• [Source excerpt]
Audio fingerprinting is the process of representing an audio signal in a compact way by extracting relevant features of the audio content. It works on the principle of human fingerprinting. It records the fingerprint of ingested audio content and later can be used to match with the recorded audio or playlists on mobile, TV or any other device. Audio fingerprinting allows monitoring of the audio independent of its format and without the need for metadata. A robust acoustic fingerprinting identifies the audio track even after compression and any degradation in sound quality. Some of the major applications of acoustic fingerprinting include content-based audio retrieval, broadcast monitoring, etc. Shazam is a popular music retrieval application available in the market.
Why is Audio Fingerprinting Needed?
There can be multiple reasons to have audio fingerprinting technology in place. Along with audio track identification, one might want to know the singer/ writer of the song, wherein the audio track we are listening to. This allows us to synchronize the multiple audio pieces and provides more interactive experiences. It is an efficient mechanism to establish the perceptual equality of two audio objects. The major advantages in developing a system with audio fingerprints are reduced memory /storage requirements, valuable comparison, perceptual irrelevancies getting removed and useful search.
An effective audio fingerprinting algorithm involves the following qualities:
- Discriminative power
- Distortion invariance
- Computational simplicity
- Minimum length of query to retrieve
Applications of Audio Fingerprinting
Acoustic fingerprinting technology needs to be optimized to have greater accuracy as per each use case. Some of the major applications of audio fingerprinting technology include:
Music recognition is an integral application of audio fingerprinting. The specific feature of a song or music signal is captured as a fingerprint. This unique metadata made it possible to identify and retrieve the song from millions of databases. An ideal audio fingerprinting system will give accurate retrieval result even in a noisy environment. An efficient searching algorithm is also required to provide the best and precise results.
The simplest approach is the direct comparison of the digitalized waveforms, but it is neither efﬁcient nor valid. An efﬁcient implementation of this approach could use a hash method, such as MD5. This method compares the hash values instead of the whole ﬁles so that it will be more efficient.
Based on the method of querying, the two use cases of music retrieval are Query by example and Query by humming. In the former use case, a part of the original music is used as the query for retrieval while in the latter case, a humming part of the music is used as the query.
Digital audio watermarking allows to embed a secret digital signature to the audio signal. Audio fingerprinting allows the signal processing approach to generate the digital signature. This embedded signature can be used to verify the authenticity of the audio signal. The advantage of using fingerprinting techniques is that it is less vulnerable to attacks since any attempt to change the fingerprint will alter the quality of the audio.
Audio fingerprinting techniques are used to monitor a song or an advertisement broadcast by the TV or radio channel. This might be useful as the royalty for the song is applicable while it broadcasts on TV or radio. Similarly, advertisers pay based on the number of times it airs in the media. Audio fingerprinting techniques are commonly used for TV viewership analytics and content protection also.
Voice Identification – For Automotive Use-case
Audio fingerprinting techniques can be used to identify the voice. With the advancement of smart devices, nowadays, the demand for a robust speaker identification system has increased. Lots of automotive use cases like car infotainment systems, where voice-based commands with user profiles, can be realized with an accurate fingerprinting system.

• [Stated exercise A]
Which hash method does the audio fingerprinting text give as an efficient way to implement direct comparison?

• [Source records]
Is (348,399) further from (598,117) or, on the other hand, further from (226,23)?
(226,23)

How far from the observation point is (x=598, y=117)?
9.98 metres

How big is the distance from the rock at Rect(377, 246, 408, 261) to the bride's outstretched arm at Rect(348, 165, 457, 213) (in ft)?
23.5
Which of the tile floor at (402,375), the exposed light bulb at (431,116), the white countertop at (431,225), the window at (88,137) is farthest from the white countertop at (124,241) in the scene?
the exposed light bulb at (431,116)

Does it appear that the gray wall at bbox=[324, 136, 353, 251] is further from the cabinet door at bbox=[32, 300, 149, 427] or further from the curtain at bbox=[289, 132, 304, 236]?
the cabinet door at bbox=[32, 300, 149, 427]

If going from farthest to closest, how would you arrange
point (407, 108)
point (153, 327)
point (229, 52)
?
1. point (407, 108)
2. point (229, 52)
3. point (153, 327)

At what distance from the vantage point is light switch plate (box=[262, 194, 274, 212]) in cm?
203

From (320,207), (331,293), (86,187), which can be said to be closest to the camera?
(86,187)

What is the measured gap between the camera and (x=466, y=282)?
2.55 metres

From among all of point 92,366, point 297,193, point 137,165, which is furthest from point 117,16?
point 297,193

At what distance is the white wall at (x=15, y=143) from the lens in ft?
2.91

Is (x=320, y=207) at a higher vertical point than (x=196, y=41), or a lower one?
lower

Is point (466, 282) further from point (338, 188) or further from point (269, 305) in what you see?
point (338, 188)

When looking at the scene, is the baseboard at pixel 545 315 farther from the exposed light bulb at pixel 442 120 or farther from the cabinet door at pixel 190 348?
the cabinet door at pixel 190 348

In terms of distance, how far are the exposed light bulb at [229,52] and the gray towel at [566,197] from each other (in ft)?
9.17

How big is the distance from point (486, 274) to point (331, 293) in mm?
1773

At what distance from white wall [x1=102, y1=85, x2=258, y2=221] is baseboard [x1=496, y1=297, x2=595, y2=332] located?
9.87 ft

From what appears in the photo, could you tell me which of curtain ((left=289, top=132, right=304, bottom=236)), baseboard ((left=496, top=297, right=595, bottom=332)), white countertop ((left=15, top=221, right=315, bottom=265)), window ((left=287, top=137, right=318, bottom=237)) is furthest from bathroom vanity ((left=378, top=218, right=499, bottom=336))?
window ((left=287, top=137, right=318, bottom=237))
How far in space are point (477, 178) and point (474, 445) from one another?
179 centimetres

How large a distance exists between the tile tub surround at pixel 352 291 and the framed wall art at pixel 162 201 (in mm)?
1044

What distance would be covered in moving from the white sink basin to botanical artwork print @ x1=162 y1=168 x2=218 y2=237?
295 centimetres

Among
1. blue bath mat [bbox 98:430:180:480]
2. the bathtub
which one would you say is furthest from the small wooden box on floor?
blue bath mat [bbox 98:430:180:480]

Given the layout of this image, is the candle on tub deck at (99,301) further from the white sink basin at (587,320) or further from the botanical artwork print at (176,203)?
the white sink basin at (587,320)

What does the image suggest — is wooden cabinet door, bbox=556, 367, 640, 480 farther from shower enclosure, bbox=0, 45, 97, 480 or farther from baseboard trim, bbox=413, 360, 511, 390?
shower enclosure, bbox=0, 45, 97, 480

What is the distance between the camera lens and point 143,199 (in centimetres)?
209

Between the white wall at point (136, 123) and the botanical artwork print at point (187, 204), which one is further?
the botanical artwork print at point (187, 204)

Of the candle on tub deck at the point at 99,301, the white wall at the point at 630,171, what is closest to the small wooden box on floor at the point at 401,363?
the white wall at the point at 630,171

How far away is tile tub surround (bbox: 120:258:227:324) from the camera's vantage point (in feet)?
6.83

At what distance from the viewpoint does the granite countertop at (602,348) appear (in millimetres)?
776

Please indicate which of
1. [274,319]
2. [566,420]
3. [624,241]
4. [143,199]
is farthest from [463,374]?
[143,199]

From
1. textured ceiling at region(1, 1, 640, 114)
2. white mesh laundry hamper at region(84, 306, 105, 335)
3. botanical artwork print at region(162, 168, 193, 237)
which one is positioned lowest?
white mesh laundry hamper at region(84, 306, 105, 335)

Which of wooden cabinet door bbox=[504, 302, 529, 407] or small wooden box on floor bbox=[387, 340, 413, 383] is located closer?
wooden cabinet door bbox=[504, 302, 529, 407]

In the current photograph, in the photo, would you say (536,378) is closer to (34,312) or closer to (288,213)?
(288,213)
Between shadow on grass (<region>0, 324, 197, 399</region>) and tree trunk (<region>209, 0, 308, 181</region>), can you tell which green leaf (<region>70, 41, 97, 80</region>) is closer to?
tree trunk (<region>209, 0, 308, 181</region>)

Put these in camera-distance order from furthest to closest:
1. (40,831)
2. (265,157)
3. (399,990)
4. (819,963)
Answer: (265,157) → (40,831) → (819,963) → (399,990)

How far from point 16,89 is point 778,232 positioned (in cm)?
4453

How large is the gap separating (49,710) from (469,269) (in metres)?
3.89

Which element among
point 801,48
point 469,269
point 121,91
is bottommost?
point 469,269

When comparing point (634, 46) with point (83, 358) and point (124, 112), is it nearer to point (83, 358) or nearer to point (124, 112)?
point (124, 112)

• [Stated exercise B]
Retype everything in the listing from the line containing "When comparing point" down to the end of the listing, including both the first and last lines.

• [Written solution A]
MD5

• [Written solution B]
When comparing point (634, 46) with point (83, 358) and point (124, 112), is it nearer to point (83, 358) or nearer to point (124, 112)?
point (124, 112)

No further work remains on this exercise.